Required work |
Please copy every one of the rows below word for word, keeping each on its own line.

[[ The data open ]]

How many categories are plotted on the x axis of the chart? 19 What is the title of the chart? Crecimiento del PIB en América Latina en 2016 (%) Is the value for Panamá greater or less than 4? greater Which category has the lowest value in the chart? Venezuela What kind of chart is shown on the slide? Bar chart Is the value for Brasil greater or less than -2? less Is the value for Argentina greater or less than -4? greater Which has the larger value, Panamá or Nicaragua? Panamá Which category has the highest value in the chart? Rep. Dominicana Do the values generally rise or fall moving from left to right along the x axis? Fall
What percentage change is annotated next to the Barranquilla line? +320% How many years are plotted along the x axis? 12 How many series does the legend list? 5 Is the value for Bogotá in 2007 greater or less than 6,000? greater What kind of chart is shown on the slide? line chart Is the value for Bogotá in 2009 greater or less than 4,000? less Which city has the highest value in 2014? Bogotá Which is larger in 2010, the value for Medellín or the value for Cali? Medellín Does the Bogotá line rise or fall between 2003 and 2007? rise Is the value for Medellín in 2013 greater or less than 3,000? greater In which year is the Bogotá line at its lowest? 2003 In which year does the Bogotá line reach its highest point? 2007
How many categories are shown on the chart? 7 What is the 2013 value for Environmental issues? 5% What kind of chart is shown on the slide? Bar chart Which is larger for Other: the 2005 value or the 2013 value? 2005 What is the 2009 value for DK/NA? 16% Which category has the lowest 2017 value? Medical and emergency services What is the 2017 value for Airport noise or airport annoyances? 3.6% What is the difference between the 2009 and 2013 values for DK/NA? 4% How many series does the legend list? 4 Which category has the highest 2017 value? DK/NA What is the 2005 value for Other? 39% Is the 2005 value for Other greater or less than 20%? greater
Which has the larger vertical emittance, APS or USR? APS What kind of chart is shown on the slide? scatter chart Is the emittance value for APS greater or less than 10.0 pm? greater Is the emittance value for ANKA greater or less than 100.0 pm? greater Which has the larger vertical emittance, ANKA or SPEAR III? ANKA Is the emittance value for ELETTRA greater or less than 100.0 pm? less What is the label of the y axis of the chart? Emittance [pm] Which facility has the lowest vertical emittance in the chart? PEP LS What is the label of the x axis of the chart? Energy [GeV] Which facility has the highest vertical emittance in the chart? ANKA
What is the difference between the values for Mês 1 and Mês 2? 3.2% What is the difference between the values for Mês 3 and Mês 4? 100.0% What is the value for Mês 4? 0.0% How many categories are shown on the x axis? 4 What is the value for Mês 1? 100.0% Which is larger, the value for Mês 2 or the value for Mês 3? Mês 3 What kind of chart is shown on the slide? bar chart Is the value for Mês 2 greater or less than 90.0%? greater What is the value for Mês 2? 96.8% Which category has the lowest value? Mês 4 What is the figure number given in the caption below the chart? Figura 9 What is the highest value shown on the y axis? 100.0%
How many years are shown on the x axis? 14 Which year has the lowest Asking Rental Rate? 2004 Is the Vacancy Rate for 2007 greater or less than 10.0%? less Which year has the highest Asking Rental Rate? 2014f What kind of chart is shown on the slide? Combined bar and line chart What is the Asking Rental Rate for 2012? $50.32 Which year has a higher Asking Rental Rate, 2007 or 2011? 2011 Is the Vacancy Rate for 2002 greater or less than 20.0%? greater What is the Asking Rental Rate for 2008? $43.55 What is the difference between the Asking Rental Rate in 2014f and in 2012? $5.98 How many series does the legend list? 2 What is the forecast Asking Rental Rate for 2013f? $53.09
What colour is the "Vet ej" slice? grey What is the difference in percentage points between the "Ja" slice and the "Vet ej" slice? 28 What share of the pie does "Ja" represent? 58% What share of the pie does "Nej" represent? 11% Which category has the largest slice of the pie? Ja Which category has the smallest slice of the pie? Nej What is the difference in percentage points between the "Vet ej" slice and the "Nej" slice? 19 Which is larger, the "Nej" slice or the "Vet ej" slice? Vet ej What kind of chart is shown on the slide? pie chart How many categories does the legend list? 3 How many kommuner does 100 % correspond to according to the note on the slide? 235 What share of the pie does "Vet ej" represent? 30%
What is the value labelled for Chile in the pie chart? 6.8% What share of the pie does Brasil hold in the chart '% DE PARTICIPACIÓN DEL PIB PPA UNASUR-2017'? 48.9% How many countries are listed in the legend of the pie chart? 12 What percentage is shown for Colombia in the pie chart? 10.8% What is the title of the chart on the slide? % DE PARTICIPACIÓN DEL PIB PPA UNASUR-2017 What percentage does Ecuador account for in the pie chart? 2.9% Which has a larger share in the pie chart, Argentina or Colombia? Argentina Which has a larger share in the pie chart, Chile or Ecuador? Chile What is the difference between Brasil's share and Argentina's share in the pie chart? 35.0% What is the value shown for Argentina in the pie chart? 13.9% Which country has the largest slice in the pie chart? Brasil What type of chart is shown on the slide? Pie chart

[[ The data closed ]]

Completed exercise |
How many categories are plotted on the x axis of the chart? 19 What is the title of the chart? Crecimiento del PIB en América Latina en 2016 (%) Is the value for Panamá greater or less than 4? greater Which category has the lowest value in the chart? Venezuela What kind of chart is shown on the slide? Bar chart Is the value for Brasil greater or less than -2? less Is the value for Argentina greater or less than -4? greater Which has the larger value, Panamá or Nicaragua? Panamá Which category has the highest value in the chart? Rep. Dominicana Do the values generally rise or fall moving from left to right along the x axis? Fall
What percentage change is annotated next to the Barranquilla line? +320% How many years are plotted along the x axis? 12 How many series does the legend list? 5 Is the value for Bogotá in 2007 greater or less than 6,000? greater What kind of chart is shown on the slide? line chart Is the value for Bogotá in 2009 greater or less than 4,000? less Which city has the highest value in 2014? Bogotá Which is larger in 2010, the value for Medellín or the value for Cali? Medellín Does the Bogotá line rise or fall between 2003 and 2007? rise Is the value for Medellín in 2013 greater or less than 3,000? greater In which year is the Bogotá line at its lowest? 2003 In which year does the Bogotá line reach its highest point? 2007
How many categories are shown on the chart? 7 What is the 2013 value for Environmental issues? 5% What kind of chart is shown on the slide? Bar chart Which is larger for Other: the 2005 value or the 2013 value? 2005 What is the 2009 value for DK/NA? 16% Which category has the lowest 2017 value? Medical and emergency services What is the 2017 value for Airport noise or airport annoyances? 3.6% What is the difference between the 2009 and 2013 values for DK/NA? 4% How many series does the legend list? 4 Which category has the highest 2017 value? DK/NA What is the 2005 value for Other? 39% Is the 2005 value for Other greater or less than 20%? greater
Which has the larger vertical emittance, APS or USR? APS What kind of chart is shown on the slide? scatter chart Is the emittance value for APS greater or less than 10.0 pm? greater Is the emittance value for ANKA greater or less than 100.0 pm? greater Which has the larger vertical emittance, ANKA or SPEAR III? ANKA Is the emittance value for ELETTRA greater or less than 100.0 pm? less What is the label of the y axis of the chart? Emittance [pm] Which facility has the lowest vertical emittance in the chart? PEP LS What is the label of the x axis of the chart? Energy [GeV] Which facility has the highest vertical emittance in the chart? ANKA
What is the difference between the values for Mês 1 and Mês 2? 3.2% What is the difference between the values for Mês 3 and Mês 4? 100.0% What is the value for Mês 4? 0.0% How many categories are shown on the x axis? 4 What is the value for Mês 1? 100.0% Which is larger, the value for Mês 2 or the value for Mês 3? Mês 3 What kind of chart is shown on the slide? bar chart Is the value for Mês 2 greater or less than 90.0%? greater What is the value for Mês 2? 96.8% Which category has the lowest value? Mês 4 What is the figure number given in the caption below the chart? Figura 9 What is the highest value shown on the y axis? 100.0%
How many years are shown on the x axis? 14 Which year has the lowest Asking Rental Rate? 2004 Is the Vacancy Rate for 2007 greater or less than 10.0%? less Which year has the highest Asking Rental Rate? 2014f What kind of chart is shown on the slide? Combined bar and line chart What is the Asking Rental Rate for 2012? $50.32 Which year has a higher Asking Rental Rate, 2007 or 2011? 2011 Is the Vacancy Rate for 2002 greater or less than 20.0%? greater What is the Asking Rental Rate for 2008? $43.55 What is the difference between the Asking Rental Rate in 2014f and in 2012? $5.98 How many series does the legend list? 2 What is the forecast Asking Rental Rate for 2013f? $53.09
What colour is the "Vet ej" slice? grey What is the difference in percentage points between the "Ja" slice and the "Vet ej" slice? 28 What share of the pie does "Ja" represent? 58% What share of the pie does "Nej" represent? 11% Which category has the largest slice of the pie? Ja Which category has the smallest slice of the pie? Nej What is the difference in percentage points between the "Vet ej" slice and the "Nej" slice? 19 Which is larger, the "Nej" slice or the "Vet ej" slice? Vet ej What kind of chart is shown on the slide? pie chart How many categories does the legend list? 3 How many kommuner does 100 % correspond to according to the note on the slide? 235 What share of the pie does "Vet ej" represent? 30%
What is the value labelled for Chile in the pie chart? 6.8% What share of the pie does Brasil hold in the chart '% DE PARTICIPACIÓN DEL PIB PPA UNASUR-2017'? 48.9% How many countries are listed in the legend of the pie chart? 12 What percentage is shown for Colombia in the pie chart? 10.8% What is the title of the chart on the slide? % DE PARTICIPACIÓN DEL PIB PPA UNASUR-2017 What percentage does Ecuador account for in the pie chart? 2.9% Which has a larger share in the pie chart, Argentina or Colombia? Argentina Which has a larger share in the pie chart, Chile or Ecuador? Chile What is the difference between Brasil's share and Argentina's share in the pie chart? 35.0% What is the value shown for Argentina in the pie chart? 13.9% Which country has the largest slice in the pie chart? Brasil What type of chart is shown on the slide? Pie chart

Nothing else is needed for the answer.